It's a shame to see this film made available only at a handful of midnight screenings before it's imminent DVD release. But then again Feast is a near perfect Midnight Movie. Plenty of gore, plenty of humor and even a few disturbing if not altogether scary moments make it must see for the present. How it will age may be another matter. Director John Gulager skillfully offers a tight take on one of the hoariest setups in all of horror. It won't win new fans (except maybe you kids who stay up to sneak some late night cable when mom and dad aren't looking). But it can expect to find a place on the shelf next to Tremors, Eight Legged Freaks and other such flicks. It will definitely find a place on mine.
Once again horror fans are getting an early start on their Halloween celebrations. While the masses wait for Grudge II, Saw III, and Texas Chainsaw Massacre: The Beginning those with current access to the right theaters have a chance to see what may end up being the most entertaining of the entire Halloween crop and who would have thought such a movie would get made courtesy of HBO’s now defunct Project Greenlight.

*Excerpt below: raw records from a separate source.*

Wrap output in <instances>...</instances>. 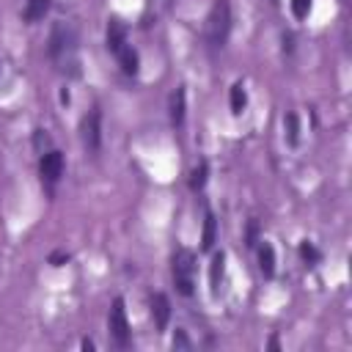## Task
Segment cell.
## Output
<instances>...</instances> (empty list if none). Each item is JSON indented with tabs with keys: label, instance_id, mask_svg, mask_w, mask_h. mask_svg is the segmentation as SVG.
<instances>
[{
	"label": "cell",
	"instance_id": "obj_24",
	"mask_svg": "<svg viewBox=\"0 0 352 352\" xmlns=\"http://www.w3.org/2000/svg\"><path fill=\"white\" fill-rule=\"evenodd\" d=\"M283 52H286V55L292 52V36H289V33H283Z\"/></svg>",
	"mask_w": 352,
	"mask_h": 352
},
{
	"label": "cell",
	"instance_id": "obj_18",
	"mask_svg": "<svg viewBox=\"0 0 352 352\" xmlns=\"http://www.w3.org/2000/svg\"><path fill=\"white\" fill-rule=\"evenodd\" d=\"M33 148H36L38 154H44V151L52 148V138L47 135V129H36V132H33Z\"/></svg>",
	"mask_w": 352,
	"mask_h": 352
},
{
	"label": "cell",
	"instance_id": "obj_8",
	"mask_svg": "<svg viewBox=\"0 0 352 352\" xmlns=\"http://www.w3.org/2000/svg\"><path fill=\"white\" fill-rule=\"evenodd\" d=\"M116 60H118V66H121V72L126 74V77H135L138 74V69H140V58H138V50L126 41L118 52H116Z\"/></svg>",
	"mask_w": 352,
	"mask_h": 352
},
{
	"label": "cell",
	"instance_id": "obj_23",
	"mask_svg": "<svg viewBox=\"0 0 352 352\" xmlns=\"http://www.w3.org/2000/svg\"><path fill=\"white\" fill-rule=\"evenodd\" d=\"M248 245H256V223H250L248 228Z\"/></svg>",
	"mask_w": 352,
	"mask_h": 352
},
{
	"label": "cell",
	"instance_id": "obj_5",
	"mask_svg": "<svg viewBox=\"0 0 352 352\" xmlns=\"http://www.w3.org/2000/svg\"><path fill=\"white\" fill-rule=\"evenodd\" d=\"M50 58L55 60V63H66V58L72 55V30L63 25V22H58L55 28H52V33H50Z\"/></svg>",
	"mask_w": 352,
	"mask_h": 352
},
{
	"label": "cell",
	"instance_id": "obj_28",
	"mask_svg": "<svg viewBox=\"0 0 352 352\" xmlns=\"http://www.w3.org/2000/svg\"><path fill=\"white\" fill-rule=\"evenodd\" d=\"M272 3H278V0H272Z\"/></svg>",
	"mask_w": 352,
	"mask_h": 352
},
{
	"label": "cell",
	"instance_id": "obj_27",
	"mask_svg": "<svg viewBox=\"0 0 352 352\" xmlns=\"http://www.w3.org/2000/svg\"><path fill=\"white\" fill-rule=\"evenodd\" d=\"M278 346H280V344H278V336H272V338H270V349H278Z\"/></svg>",
	"mask_w": 352,
	"mask_h": 352
},
{
	"label": "cell",
	"instance_id": "obj_17",
	"mask_svg": "<svg viewBox=\"0 0 352 352\" xmlns=\"http://www.w3.org/2000/svg\"><path fill=\"white\" fill-rule=\"evenodd\" d=\"M206 176H209V165H206V160L192 170V176H190V187L198 192V190H204V184H206Z\"/></svg>",
	"mask_w": 352,
	"mask_h": 352
},
{
	"label": "cell",
	"instance_id": "obj_29",
	"mask_svg": "<svg viewBox=\"0 0 352 352\" xmlns=\"http://www.w3.org/2000/svg\"><path fill=\"white\" fill-rule=\"evenodd\" d=\"M344 3H346V0H344Z\"/></svg>",
	"mask_w": 352,
	"mask_h": 352
},
{
	"label": "cell",
	"instance_id": "obj_4",
	"mask_svg": "<svg viewBox=\"0 0 352 352\" xmlns=\"http://www.w3.org/2000/svg\"><path fill=\"white\" fill-rule=\"evenodd\" d=\"M80 138L82 146L88 148V154H96L102 146V113L99 110H88L80 121Z\"/></svg>",
	"mask_w": 352,
	"mask_h": 352
},
{
	"label": "cell",
	"instance_id": "obj_25",
	"mask_svg": "<svg viewBox=\"0 0 352 352\" xmlns=\"http://www.w3.org/2000/svg\"><path fill=\"white\" fill-rule=\"evenodd\" d=\"M82 349H85V352H94V341H91V338H82Z\"/></svg>",
	"mask_w": 352,
	"mask_h": 352
},
{
	"label": "cell",
	"instance_id": "obj_10",
	"mask_svg": "<svg viewBox=\"0 0 352 352\" xmlns=\"http://www.w3.org/2000/svg\"><path fill=\"white\" fill-rule=\"evenodd\" d=\"M50 6H52V0H28V3H25V11H22V22H25V25L41 22V19L47 16Z\"/></svg>",
	"mask_w": 352,
	"mask_h": 352
},
{
	"label": "cell",
	"instance_id": "obj_22",
	"mask_svg": "<svg viewBox=\"0 0 352 352\" xmlns=\"http://www.w3.org/2000/svg\"><path fill=\"white\" fill-rule=\"evenodd\" d=\"M66 261H69V253H66V250H55V253L50 256V264H52V267H63Z\"/></svg>",
	"mask_w": 352,
	"mask_h": 352
},
{
	"label": "cell",
	"instance_id": "obj_14",
	"mask_svg": "<svg viewBox=\"0 0 352 352\" xmlns=\"http://www.w3.org/2000/svg\"><path fill=\"white\" fill-rule=\"evenodd\" d=\"M214 236H217V220H214L212 212H206V217H204V234H201V250H212Z\"/></svg>",
	"mask_w": 352,
	"mask_h": 352
},
{
	"label": "cell",
	"instance_id": "obj_13",
	"mask_svg": "<svg viewBox=\"0 0 352 352\" xmlns=\"http://www.w3.org/2000/svg\"><path fill=\"white\" fill-rule=\"evenodd\" d=\"M258 270H261L264 278H272V275H275V250H272V245L264 242V239H261V245H258Z\"/></svg>",
	"mask_w": 352,
	"mask_h": 352
},
{
	"label": "cell",
	"instance_id": "obj_3",
	"mask_svg": "<svg viewBox=\"0 0 352 352\" xmlns=\"http://www.w3.org/2000/svg\"><path fill=\"white\" fill-rule=\"evenodd\" d=\"M107 327H110L113 341H116L121 349H126V346H129V319H126V308H124V300H121V297L113 300V308H110V314H107Z\"/></svg>",
	"mask_w": 352,
	"mask_h": 352
},
{
	"label": "cell",
	"instance_id": "obj_16",
	"mask_svg": "<svg viewBox=\"0 0 352 352\" xmlns=\"http://www.w3.org/2000/svg\"><path fill=\"white\" fill-rule=\"evenodd\" d=\"M283 126H286V143L297 146L300 143V118H297V113H286Z\"/></svg>",
	"mask_w": 352,
	"mask_h": 352
},
{
	"label": "cell",
	"instance_id": "obj_11",
	"mask_svg": "<svg viewBox=\"0 0 352 352\" xmlns=\"http://www.w3.org/2000/svg\"><path fill=\"white\" fill-rule=\"evenodd\" d=\"M124 44H126V28H124V22L110 19V22H107V50L116 55Z\"/></svg>",
	"mask_w": 352,
	"mask_h": 352
},
{
	"label": "cell",
	"instance_id": "obj_20",
	"mask_svg": "<svg viewBox=\"0 0 352 352\" xmlns=\"http://www.w3.org/2000/svg\"><path fill=\"white\" fill-rule=\"evenodd\" d=\"M311 6H314V0H292V14L297 19H305L311 14Z\"/></svg>",
	"mask_w": 352,
	"mask_h": 352
},
{
	"label": "cell",
	"instance_id": "obj_26",
	"mask_svg": "<svg viewBox=\"0 0 352 352\" xmlns=\"http://www.w3.org/2000/svg\"><path fill=\"white\" fill-rule=\"evenodd\" d=\"M60 102H63V104H69V91H66V88L60 91Z\"/></svg>",
	"mask_w": 352,
	"mask_h": 352
},
{
	"label": "cell",
	"instance_id": "obj_12",
	"mask_svg": "<svg viewBox=\"0 0 352 352\" xmlns=\"http://www.w3.org/2000/svg\"><path fill=\"white\" fill-rule=\"evenodd\" d=\"M223 272H226V253H214L212 256V267H209V289L217 297L220 294V283H223Z\"/></svg>",
	"mask_w": 352,
	"mask_h": 352
},
{
	"label": "cell",
	"instance_id": "obj_19",
	"mask_svg": "<svg viewBox=\"0 0 352 352\" xmlns=\"http://www.w3.org/2000/svg\"><path fill=\"white\" fill-rule=\"evenodd\" d=\"M297 250H300V256H302V261H308V264H316V261L322 258V253H319V250L314 248V242H308V239H302Z\"/></svg>",
	"mask_w": 352,
	"mask_h": 352
},
{
	"label": "cell",
	"instance_id": "obj_1",
	"mask_svg": "<svg viewBox=\"0 0 352 352\" xmlns=\"http://www.w3.org/2000/svg\"><path fill=\"white\" fill-rule=\"evenodd\" d=\"M228 33H231V6H228V0H214L206 14V25H204L206 47L212 52L223 50L228 41Z\"/></svg>",
	"mask_w": 352,
	"mask_h": 352
},
{
	"label": "cell",
	"instance_id": "obj_9",
	"mask_svg": "<svg viewBox=\"0 0 352 352\" xmlns=\"http://www.w3.org/2000/svg\"><path fill=\"white\" fill-rule=\"evenodd\" d=\"M184 107H187V91L184 85H179L173 94H170V124L173 126H182L184 124Z\"/></svg>",
	"mask_w": 352,
	"mask_h": 352
},
{
	"label": "cell",
	"instance_id": "obj_7",
	"mask_svg": "<svg viewBox=\"0 0 352 352\" xmlns=\"http://www.w3.org/2000/svg\"><path fill=\"white\" fill-rule=\"evenodd\" d=\"M151 316H154V327L162 333L168 327V322H170V302H168V297L162 292H157L151 297Z\"/></svg>",
	"mask_w": 352,
	"mask_h": 352
},
{
	"label": "cell",
	"instance_id": "obj_6",
	"mask_svg": "<svg viewBox=\"0 0 352 352\" xmlns=\"http://www.w3.org/2000/svg\"><path fill=\"white\" fill-rule=\"evenodd\" d=\"M38 173H41V182H44L47 187L58 184L60 176H63V154H60L58 148L44 151L41 160H38Z\"/></svg>",
	"mask_w": 352,
	"mask_h": 352
},
{
	"label": "cell",
	"instance_id": "obj_21",
	"mask_svg": "<svg viewBox=\"0 0 352 352\" xmlns=\"http://www.w3.org/2000/svg\"><path fill=\"white\" fill-rule=\"evenodd\" d=\"M170 344H173V349H190V346H192V341L187 338V333H184V330H176Z\"/></svg>",
	"mask_w": 352,
	"mask_h": 352
},
{
	"label": "cell",
	"instance_id": "obj_15",
	"mask_svg": "<svg viewBox=\"0 0 352 352\" xmlns=\"http://www.w3.org/2000/svg\"><path fill=\"white\" fill-rule=\"evenodd\" d=\"M245 104H248L245 85H242V82H234V85H231V113H234V116H242Z\"/></svg>",
	"mask_w": 352,
	"mask_h": 352
},
{
	"label": "cell",
	"instance_id": "obj_2",
	"mask_svg": "<svg viewBox=\"0 0 352 352\" xmlns=\"http://www.w3.org/2000/svg\"><path fill=\"white\" fill-rule=\"evenodd\" d=\"M170 272H173L176 292H179L182 297H192V294H195V253H192L190 248H179V250L173 253Z\"/></svg>",
	"mask_w": 352,
	"mask_h": 352
}]
</instances>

Feast is a horror/comedy with a ferocious appetite for viewer expectations taking a tried and true formula for cheesy scares and gratuitous gore and turning it on its head and then biting its head off and then … you get the idea. By the time the movie is through you really aren’t sure what you’ve been witness to, but one thing is certain: any horror film that offers up poet rocker Henry Rollins as a bad motivational speaker in pink sweatpants is worth thinking through.
A seedy bar - I mean a REALLY seedy bar - is suddenly invaded by a shotgun toting couple who announce that the hordes of hell are about to descend. Before you know it the rundown shack is under assault by hyper intelligent flesh hungry monsters. Everybody pretty much has guns but that turns out to be not as good a thing as you might expect. The characters here are stock - the self serving bar owner, the old prostie lush, the mother and child, the out-of-towner and the biker chick, the cripple etc. but what the movie does with them you will never guess and the way it does it catapults Feast squarely into the "I can’t believe they just did that” school.

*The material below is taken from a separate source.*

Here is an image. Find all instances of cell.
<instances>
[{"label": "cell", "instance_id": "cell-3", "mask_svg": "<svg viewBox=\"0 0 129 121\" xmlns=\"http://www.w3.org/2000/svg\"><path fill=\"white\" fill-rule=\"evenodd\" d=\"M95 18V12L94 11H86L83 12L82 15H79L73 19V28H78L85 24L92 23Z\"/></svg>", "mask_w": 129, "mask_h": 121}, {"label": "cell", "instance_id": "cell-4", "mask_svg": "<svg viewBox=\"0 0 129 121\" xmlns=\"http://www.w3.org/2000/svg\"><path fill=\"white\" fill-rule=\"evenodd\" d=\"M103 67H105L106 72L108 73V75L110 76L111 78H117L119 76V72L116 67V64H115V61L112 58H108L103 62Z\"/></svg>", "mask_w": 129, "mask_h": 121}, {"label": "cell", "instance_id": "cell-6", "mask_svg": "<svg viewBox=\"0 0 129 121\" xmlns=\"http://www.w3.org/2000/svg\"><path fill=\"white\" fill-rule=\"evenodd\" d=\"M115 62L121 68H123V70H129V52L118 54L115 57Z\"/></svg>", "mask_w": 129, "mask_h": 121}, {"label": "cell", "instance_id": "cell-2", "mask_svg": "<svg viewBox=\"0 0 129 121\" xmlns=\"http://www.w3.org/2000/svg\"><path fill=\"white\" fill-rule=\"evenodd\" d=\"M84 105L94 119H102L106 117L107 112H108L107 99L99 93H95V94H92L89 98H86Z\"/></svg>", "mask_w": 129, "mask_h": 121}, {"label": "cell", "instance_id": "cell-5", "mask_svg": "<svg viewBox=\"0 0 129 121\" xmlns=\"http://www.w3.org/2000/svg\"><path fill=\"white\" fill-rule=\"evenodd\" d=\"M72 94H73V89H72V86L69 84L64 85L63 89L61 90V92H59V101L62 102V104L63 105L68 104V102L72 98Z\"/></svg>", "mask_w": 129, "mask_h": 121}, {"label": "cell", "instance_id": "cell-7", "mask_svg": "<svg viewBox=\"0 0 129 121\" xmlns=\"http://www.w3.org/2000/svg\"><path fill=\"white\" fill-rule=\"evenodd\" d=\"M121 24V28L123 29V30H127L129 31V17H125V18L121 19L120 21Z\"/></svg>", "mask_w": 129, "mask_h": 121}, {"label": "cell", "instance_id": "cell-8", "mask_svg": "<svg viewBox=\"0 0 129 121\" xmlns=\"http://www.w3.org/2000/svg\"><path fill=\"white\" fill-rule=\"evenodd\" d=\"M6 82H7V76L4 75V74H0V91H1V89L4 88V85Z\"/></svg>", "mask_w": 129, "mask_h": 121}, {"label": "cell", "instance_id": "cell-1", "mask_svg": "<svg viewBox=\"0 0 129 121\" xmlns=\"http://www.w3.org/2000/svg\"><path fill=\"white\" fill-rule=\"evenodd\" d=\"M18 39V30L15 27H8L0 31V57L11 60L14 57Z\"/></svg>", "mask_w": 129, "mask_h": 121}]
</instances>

Another nice aspect to this film is its nonexploitive take on horror sexuality. Instead of using its female cast as clotheshorses who exist merely to shed their clothes Feast questions what all those male fans are so hungry for - constantly reminding us that however cute Honey Pie the waitress and the other female characters are they are first and foremost people who've been plunged into an awful situation. In other words if you have sex on the brain while a flesh eating monster is threatening then perhaps you should just go outside, fantasizing about whether Mary-Anne or Ginger wants you more and save the monster the trouble of breaking in. That way everybody gets what they want including Ginger and Mary-Anne who don't want to service you anyway.
Last year a big film for me was Slither. It was gross in way that understood the old Romero quote, “If you can’t see the humor in dead people eating other people I can’t explain it to you." Actually I think George, with all due respect, is wrong. The impulse of the average horror fan is mostly, I think, the adult equivalent of wanting a peek under your friend's scab at the playground. It offers the chance to gape at the wonder of our dissected biology and pricks the notion of what it even means to be a person by lending a note of mystery and wonder to our fear of death and hope of transcending rot. And at its heart it’s almost entirely experiential, demanding almost no thought, apprehended almost completely on instinct.
The monsters here are hard to describe but pretty original. Whoever made the design decisions was wise indeed. Given the small budget as Feast pulls off multiple creature designs very effectively. The larger creatures resemble Star Wars’ Banthas while the smaller versions reminded me of Xtro.
But the real stars here are the direction and the performances. Gulager makes the most of his locations and while he uses quick cutting to hide the film's low budget he does it well, pausing once in a while to give his audience a rest and conveying a sense of the action that, while not as clear as I tend to like, does manage to provide the film a high level of intensity. As for the performances the cast gets the chance over and over again to prove how exceptionally goofy and grand humans can be when put under enough stress. Sometimes characters manage to be both at once and as characters are picked off here odds are you’ll miss them and not just think of them as another body in the count.
Feast is not a great film - not as over the top as Slither and not as scary as Alien. And it isn’t written quite cleverly enough to be more than a nod to the trapped and picked off sub genre. But it is a lot of fun and at least attempts to make the American horror film truly horrific instead of merely entertaining.

Slither was out this year, by the way.
Oh wow! Kind words indeed, Mr. Canfield! This sounds like a very good time, and I'll be eager to see when and where it surfaces, or at the very least catch it on DVD!